Sempre houve dentro do governo federal uma insatisfação grande com a postura dos agora ex-presidentes Rodrigo Maia e Davi Alcolumbre. O primeiro, embora seja ruim de voto, acredita que um dia pode ser presidente da República. O segundo provavelmente voltará ao ostracismo depois de uma gestão em que parecia ser um mero espectro de Renan Calheiros. Eleito para mudar, fez tudo do jeito que Renan faria.

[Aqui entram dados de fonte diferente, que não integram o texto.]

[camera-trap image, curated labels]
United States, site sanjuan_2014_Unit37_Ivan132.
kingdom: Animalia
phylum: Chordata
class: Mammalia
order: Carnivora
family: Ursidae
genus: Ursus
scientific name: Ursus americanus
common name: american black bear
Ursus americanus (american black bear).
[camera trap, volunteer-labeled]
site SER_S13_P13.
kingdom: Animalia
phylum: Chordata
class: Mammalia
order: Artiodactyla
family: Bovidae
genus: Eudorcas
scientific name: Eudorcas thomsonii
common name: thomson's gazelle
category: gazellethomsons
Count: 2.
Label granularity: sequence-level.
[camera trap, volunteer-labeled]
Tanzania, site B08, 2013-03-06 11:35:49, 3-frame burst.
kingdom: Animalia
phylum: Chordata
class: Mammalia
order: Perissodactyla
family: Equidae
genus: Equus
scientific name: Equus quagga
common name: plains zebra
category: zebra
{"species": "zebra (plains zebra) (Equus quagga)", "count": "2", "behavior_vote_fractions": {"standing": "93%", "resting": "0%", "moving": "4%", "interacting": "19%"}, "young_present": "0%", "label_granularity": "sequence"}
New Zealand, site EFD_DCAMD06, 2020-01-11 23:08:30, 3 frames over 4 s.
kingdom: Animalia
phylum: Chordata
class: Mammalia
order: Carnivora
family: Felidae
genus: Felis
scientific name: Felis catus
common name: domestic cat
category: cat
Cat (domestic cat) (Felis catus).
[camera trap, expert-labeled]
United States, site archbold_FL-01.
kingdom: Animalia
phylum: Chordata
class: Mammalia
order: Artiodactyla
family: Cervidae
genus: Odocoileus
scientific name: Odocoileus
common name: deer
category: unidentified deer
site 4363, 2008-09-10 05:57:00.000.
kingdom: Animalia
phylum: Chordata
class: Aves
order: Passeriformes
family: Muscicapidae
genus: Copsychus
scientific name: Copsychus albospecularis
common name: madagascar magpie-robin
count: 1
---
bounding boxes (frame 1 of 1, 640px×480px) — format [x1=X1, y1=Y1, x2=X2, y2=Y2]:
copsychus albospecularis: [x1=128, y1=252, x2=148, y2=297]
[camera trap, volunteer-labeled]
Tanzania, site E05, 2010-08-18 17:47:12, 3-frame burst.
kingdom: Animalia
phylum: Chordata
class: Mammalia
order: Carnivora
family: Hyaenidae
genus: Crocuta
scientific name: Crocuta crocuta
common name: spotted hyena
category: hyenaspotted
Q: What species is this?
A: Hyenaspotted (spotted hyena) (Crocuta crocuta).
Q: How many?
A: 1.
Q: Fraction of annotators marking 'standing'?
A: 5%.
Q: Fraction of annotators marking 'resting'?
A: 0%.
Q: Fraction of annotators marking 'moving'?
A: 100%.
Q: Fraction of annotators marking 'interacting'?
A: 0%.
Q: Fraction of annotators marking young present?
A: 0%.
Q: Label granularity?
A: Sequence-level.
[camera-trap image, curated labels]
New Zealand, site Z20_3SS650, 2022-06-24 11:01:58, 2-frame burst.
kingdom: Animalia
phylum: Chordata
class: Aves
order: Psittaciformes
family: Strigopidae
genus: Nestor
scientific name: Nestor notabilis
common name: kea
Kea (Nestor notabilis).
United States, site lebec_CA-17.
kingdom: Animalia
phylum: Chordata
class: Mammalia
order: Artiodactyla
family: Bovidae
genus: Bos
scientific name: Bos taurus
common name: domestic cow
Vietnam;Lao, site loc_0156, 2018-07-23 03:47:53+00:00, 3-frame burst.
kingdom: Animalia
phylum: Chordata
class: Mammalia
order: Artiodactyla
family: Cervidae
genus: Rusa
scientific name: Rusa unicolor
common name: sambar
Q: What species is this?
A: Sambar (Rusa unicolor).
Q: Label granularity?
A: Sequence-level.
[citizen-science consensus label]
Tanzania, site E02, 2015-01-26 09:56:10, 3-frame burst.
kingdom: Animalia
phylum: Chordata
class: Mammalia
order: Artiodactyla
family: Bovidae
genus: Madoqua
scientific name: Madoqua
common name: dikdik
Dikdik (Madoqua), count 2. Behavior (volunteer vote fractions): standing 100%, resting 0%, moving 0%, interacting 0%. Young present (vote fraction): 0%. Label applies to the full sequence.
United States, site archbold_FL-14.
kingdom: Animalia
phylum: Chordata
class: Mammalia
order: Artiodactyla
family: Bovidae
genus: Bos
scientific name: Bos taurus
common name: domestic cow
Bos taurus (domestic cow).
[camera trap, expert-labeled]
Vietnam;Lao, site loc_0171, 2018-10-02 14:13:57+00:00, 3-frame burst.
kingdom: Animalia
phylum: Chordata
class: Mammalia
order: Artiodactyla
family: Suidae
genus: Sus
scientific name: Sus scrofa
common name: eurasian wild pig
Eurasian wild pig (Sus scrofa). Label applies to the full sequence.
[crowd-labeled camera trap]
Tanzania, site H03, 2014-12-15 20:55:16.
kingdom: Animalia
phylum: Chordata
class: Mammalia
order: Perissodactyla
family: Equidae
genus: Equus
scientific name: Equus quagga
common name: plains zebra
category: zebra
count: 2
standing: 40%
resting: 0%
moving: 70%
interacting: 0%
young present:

É agora que teremos a prova dos nove para saber se a dupla Maia/Alcolumbre de fato trabalhava contra o Brasil, ou se era a ineficiência política ou de articulação do Palácio do Planalto que trancava a agenda. Como escrevi no início, há razões para otimismo. Renova-se a esperança de votações importantes ocorrendo no Congresso. Se isso não ocorrer, de nada adiantou celebrar a vitória de Arthur Lira e Rodrigo Pacheco. Não acredito que veremos a privatização de três ou quatro grandes estatais. Talvez uma ou duas. E, quem sabe, a aprovação ainda no primeiro semestre da reforma administrativa. Espero estar enganado e ver muito mais do que isso.

Se não formos além, culpar o presidente Jair Bolsonaro é o caminho mais fácil. É também o mais cômodo para deixar tudo como está e seguirmos na mesma toada. Se temos um Congresso especialmente ruim como o atual – com suas honrosas exceções –, a culpa é de quem o escolheu, ou seja, nós, os eleitores. Acompanhando de perto o que ocorrerá neste ano, quem sabe não começamos agora a debater e decidir quem serão nossos representantes no Legislativo a partir de 2023? Gastamos energia demais pensando no Executivo (prefeitos, governadores e presidente), quando na verdade nossa atenção prioritária deveria estar nas escolhas de deputados e senadores.
Nos últimos anos em termos de Congresso a nossa especialidade foi aprimorar a bagunça. Quando é para esculhambar, ninguém o faz como a gente. Temos talento.